So I am failing myself at being a Mum this week. I am pretty sure I am not failing my kids exactly, but I am definitely failing myself.
I cried about it while I eating a sandwich so I know that something is not quite right for me somewhere.
You see after my epic year of “saying yes” I have so much to do, in so many places. I work and my husband works and I write and I Mum and I am trying to build my own little business here at Eat My Street and sometimes it is all a little bit much.
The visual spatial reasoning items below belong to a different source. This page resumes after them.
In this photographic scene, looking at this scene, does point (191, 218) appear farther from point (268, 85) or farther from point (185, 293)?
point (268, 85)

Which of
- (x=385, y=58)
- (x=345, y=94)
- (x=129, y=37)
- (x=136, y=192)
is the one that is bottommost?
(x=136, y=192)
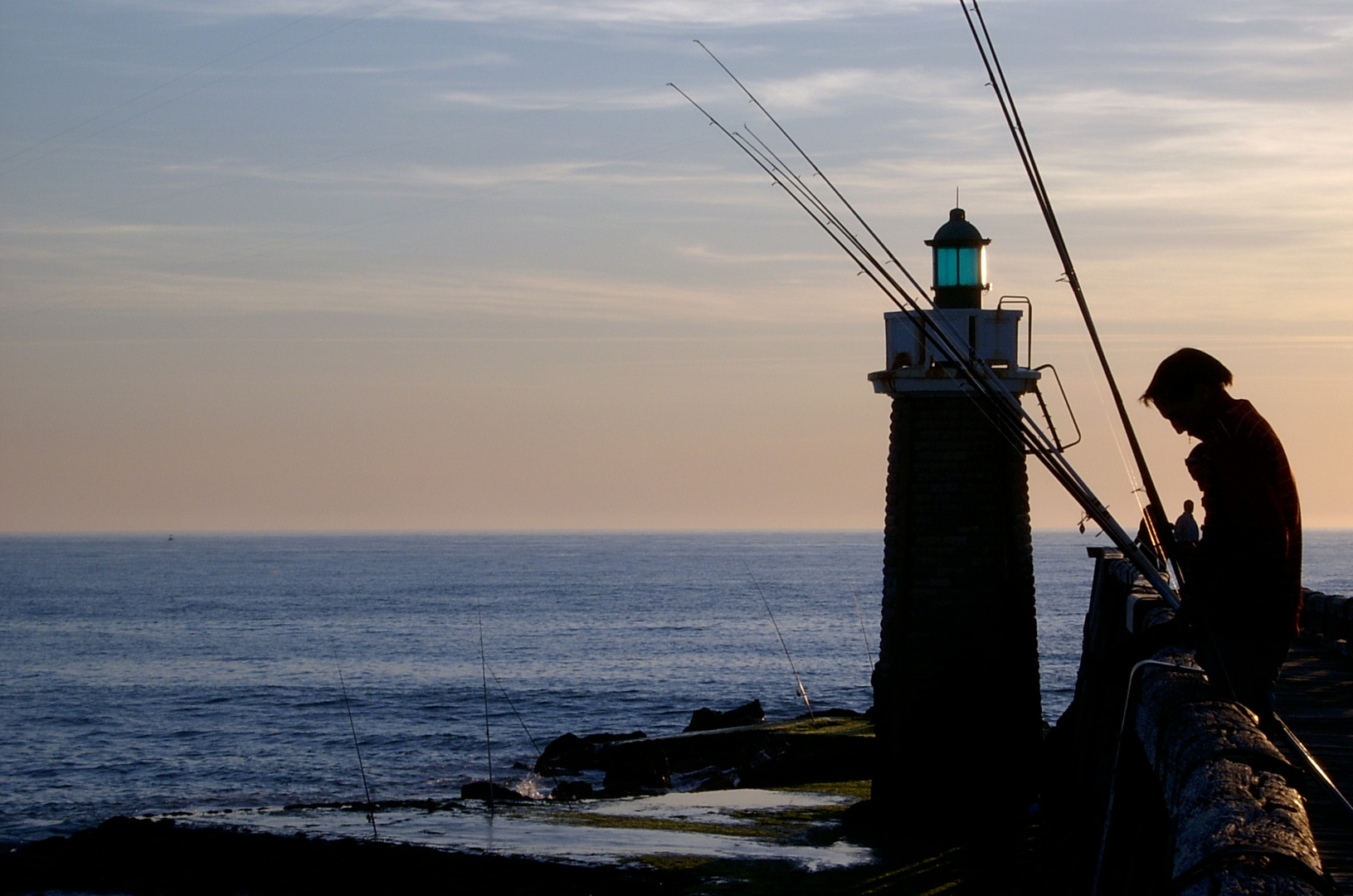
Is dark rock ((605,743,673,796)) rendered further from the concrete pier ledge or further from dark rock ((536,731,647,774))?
the concrete pier ledge

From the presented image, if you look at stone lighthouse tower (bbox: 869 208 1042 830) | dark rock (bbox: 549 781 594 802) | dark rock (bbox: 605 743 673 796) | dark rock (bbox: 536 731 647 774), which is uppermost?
stone lighthouse tower (bbox: 869 208 1042 830)

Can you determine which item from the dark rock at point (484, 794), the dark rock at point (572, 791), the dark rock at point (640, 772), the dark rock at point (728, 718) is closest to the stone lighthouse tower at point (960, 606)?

So I drop the ball and then it rolls under the table and while searching for it, all the other balls go flying around the room and then I just sit on my desk chair eating a sandwich, crying, and getting hit by balls.
Do you know what I mean?
Now the really hard thing about this for me is that for many years I was a stay at home Mum, and so being a Mum was my big shiny, pearly ball and I rarely dropped it. Isn’t that great?
Then I started working a little bit away from home. I still carried that pearly parenting ball very carefully in my outstretched arms and I never put it down no matter what was happening.
But at some point life had to change a little bit because children grow up right? It is important that when this happens, we grow up as parents too. So I went back to work. Now I love my work, but working regular hours means that sometimes I cannot turn up to school assembles and kinder drop-offs and sports events.
It doesn’t feel so good.
I was very confident as a Mum for many years. Other little parts of my life may have failed but my Mum game was pretty strong. It felt pretty good.
This feels less good.
So this week I had decided to do something about it. I was not going to miss the book week parade because I have never missed it before. I made a plan that involved a 30 minute lunch break, 2 x ten minute car rides, 2 x 2 minute walks from the car park and 6 minutes of waving to my little boys in their lizard/ farmer outfits. Winning!
Just as I picked up my handbag to walk out the door I was confronted by an emergency that had to be dealt with.
Sigh.There was no book week parade for me.
But I did learn two important lessons.
- As long as I keep on juggling, I am probably doing Ok-ish. Part of this means that I might end up crying in my office after missing the book week parade. I have to feel the feels and let it shape me and do a little better next time if it turns out to be important.
- It takes a community to raise a child, so most things are a little easier when friends are there to help.
“I get by with a little help from my friends,
I get high with a little help from my friends,
Going to try with a little help from my friends.”
So during the gorgeous book week parade #failgate my sister and my girlfriend both sent me gorgeous little photos of my boys wandering around in their giant lizard costumes, after I texted them a “help please.”
So yes, Mother’s fail and yes, this Mother fails and it don’t feel good. But embrace it, say I. Have a little listen to what is going on and then promise to do a little better next time if it turns out to be an important issue.
And always feel free to cry over your canteen sandwich in your office chair if you really feel you need to.
It is hay fever season after all so no one ever need know.
Have you had a #failgate parenting moment lately? Sharing is caring so, go on.